## GIVEN TEXT
The CFD cool down analysis results are needed for calculating the coldest spot in the system. Using the CFD analyses results and the temperature in the sensor spot, the temperature in the coldest spot and where it is located can always be estimated. The coldest spot is not always at the same location during the cool down, but this is not of particular interest. The important thing for the operator to know is the lowest temperature in the system, no matter the exact location.

The temperature cool down curve for the spot with the temperature sensor is a function of time. The temperature in the coldest spot can then, for example, be estimated for every minute the next 12 hours, and give the operator the curve for the temperature development for the coldest spot at all times. From this, the time it takes for one location in the system to reach the temperature when hydrates are formed can also be given to the operator.

The thermal adviser will thus monitor the change in temperature from the sensor and can calculate an estimation at what time the temperature will reach a critical value in the coldest spot (step 106 in Fig. 2). All these measures during the cool down sequence may be stored as historical data in e.g. the memory storage means 12 that can be used later (step 108 in Fig. 2).

## SET PROBLEM
Using the cool-down text above, explain in one to three sentences why it is not of particular interest that the coldest spot changes location during the cool down.

## SUPPLIED DATA
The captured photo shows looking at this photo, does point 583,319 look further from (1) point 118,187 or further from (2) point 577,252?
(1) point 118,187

## RESPONSE FOR THIS EXERCISE
The shifting location does not matter because the operator needs to know the lowest temperature in the system, whatever its exact location.